Talking about data contracts on the Catalog & Cocktails podcast
I had a really great chat last week with Juan and Tim on their Catalog & Cocktails podcast. They were both so interested in the topic and asked really great questions, and I think we did their “no BS” tagline justice!
I was particularly pleased with this comment about the podcast on LinkedIn from Daniel Taylor:
This was a really interesting interview. I’ll admit my own understanding of ‘data contracts’ was ill defined, but hearing Andrew’s description of it, the purpose and process, was illuminating.
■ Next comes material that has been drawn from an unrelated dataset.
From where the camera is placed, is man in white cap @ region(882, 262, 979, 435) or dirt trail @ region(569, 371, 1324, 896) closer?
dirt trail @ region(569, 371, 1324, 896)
Rather than thinking of it as a type of document, the essential part of it is really the process involved in putting it all together. It’s easy for us to fall into the sense of powerlessness over the source of our data. This approach seems particularly well suited to encouraging data engineering teams to not just ‘shift left’ within their own scope, but also engage with software engineers and development teams.
It really stood out to me that getting engagement at that level was based on the devs feeling the same pain and uncertainty about data quality that we as data engineers deal with every day, and then addressing that uncertainty with the sort of document they’re used to reading and writing, in their own ecosystem.
That’s exactly right! Data contracts are less abut the document and tooling, and more about how we use them to engage software engineers and apply more discipline to how data is generated.
That’s why this is what I focussed on most in my book. Not on the implementation (that’s just 1 chapter, but it’s all it needed), not on CI checks, but on using data contracts to change the way data is generated, managed and consumed.